7 Tips for Making Classic Iced Tea – Perfectly!
Refreshing iced tea – it’s the liquid soul of the South.
Savoring that crackling sound of freshly brewed tea being poured over ice is a daily tradition here in the South, and the luckiest iced-tea drinkers have at least one person in the family who makes “the best iced tea.” But what does “the best iced tea” even mean?
Well, it’s clear (not cloudy), smooth tasting (not overly bitter), at the perfect brewing strength (not too strong and not too weak) and, if desired, flavored with something citrus and/or something sweet. And while making iced tea is a pretty simple process, there are still a few things to know about before you brew, so your tea turns out perfect, every time.
Tips for Making a Perfect Pitcher of Iced Tea, Every Time
Be picky about your tea.
High-quality tea that’s specially blended for iced tea is your best option. Luzianne® Iced Tea contains orange pekoe black tea, which is the preferred tea type for the classic Southern iced tea we’re talking about in this article.

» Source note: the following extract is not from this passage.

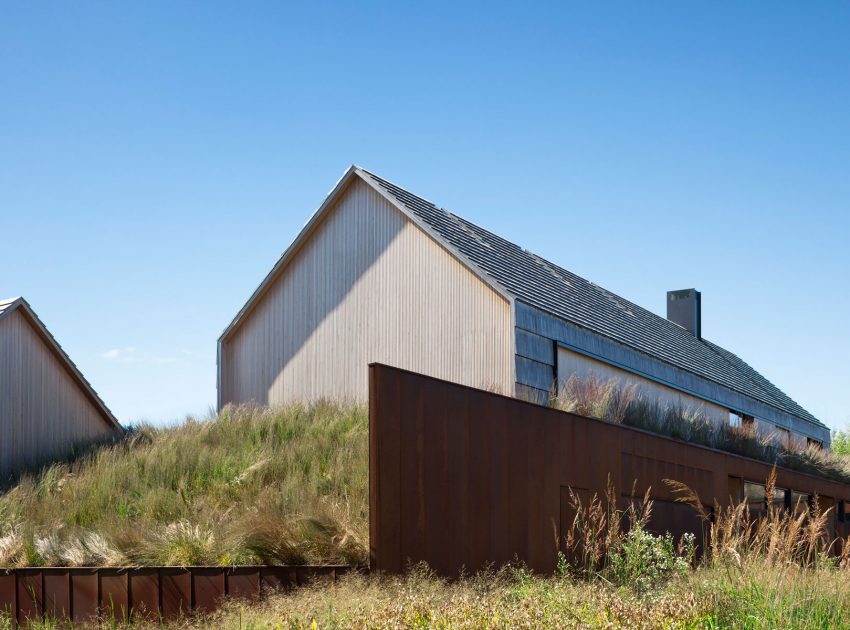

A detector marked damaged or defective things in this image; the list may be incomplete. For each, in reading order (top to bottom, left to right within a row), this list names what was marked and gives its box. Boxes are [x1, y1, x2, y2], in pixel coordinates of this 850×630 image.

rusty corten steel wall [368, 366, 848, 576]
rusty corten steel wall [0, 568, 348, 628]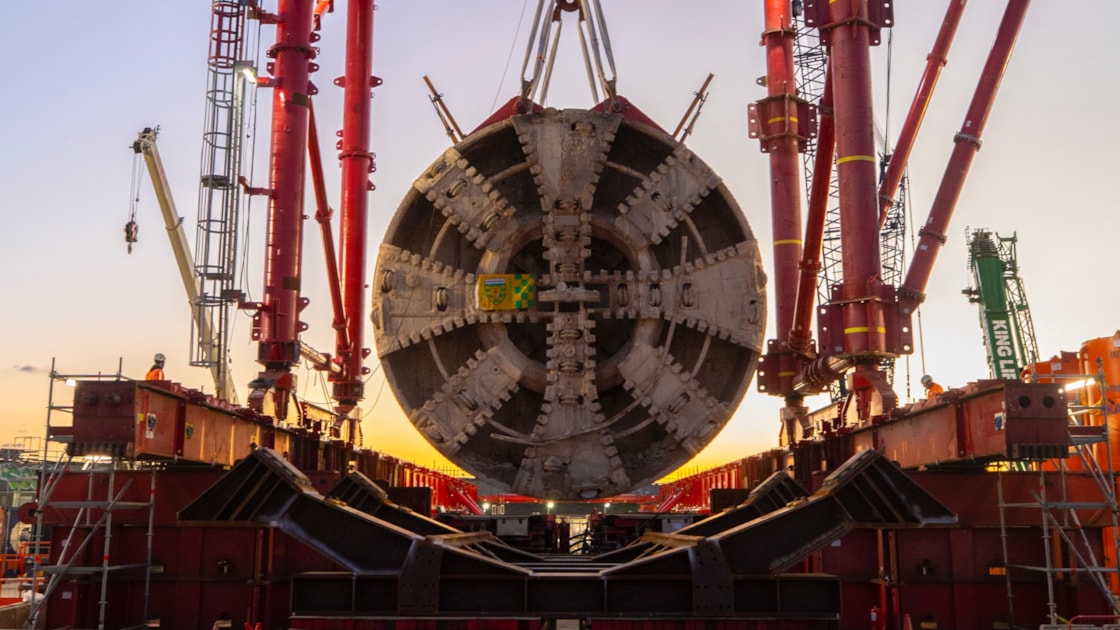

Use good quality, “soft” spring water or filtered water.
Tap water is often “hard,” with minerals that can cause the tannins and oils in the tea to separate out, which could make iced tea cloudy, especially after it’s chilled.
Don’t add tea to actively boiling water.
The temperature at which you steep the tea does make a difference! Steeping tea in water that’s still boiling will get you some bitter tea. Black “iced tea” tea, like our orange pekoe blend, is best steeped at 200-212 degrees Fahrenheit.
Watch the clock. (Don’t let the tea steep too long.)
Check your package instructions, but typically 3 to 5 minutes of steeping should be enough for any black tea being used to make iced tea. Beyond that, you’ll lose some of that delicate tea flavor and will be getting into bitter tea territory.
Add sweeteners while tea is still warm.
If you want real, bona fide Sweet Tea, that’s how it has to be. Sugar, honey and other sweeteners (and subtle flavor additions such as orange or lemon zest) dissolve and disperse evenly when you add them to warm tea.
Cool to room temperature before refrigerating.
Putting hot tea straight in the fridge is another surefire way to end up with cloudy tea. For best results, refrigerate within one hour.
Store in a sealed glass container.
That’s right – just say no to garlic tea. Your delicately flavored, perfect pitcher of iced tea can easily pick up flavors from plastic containers and from foods in the fridge. For best tasting tea, use it within 48 hours.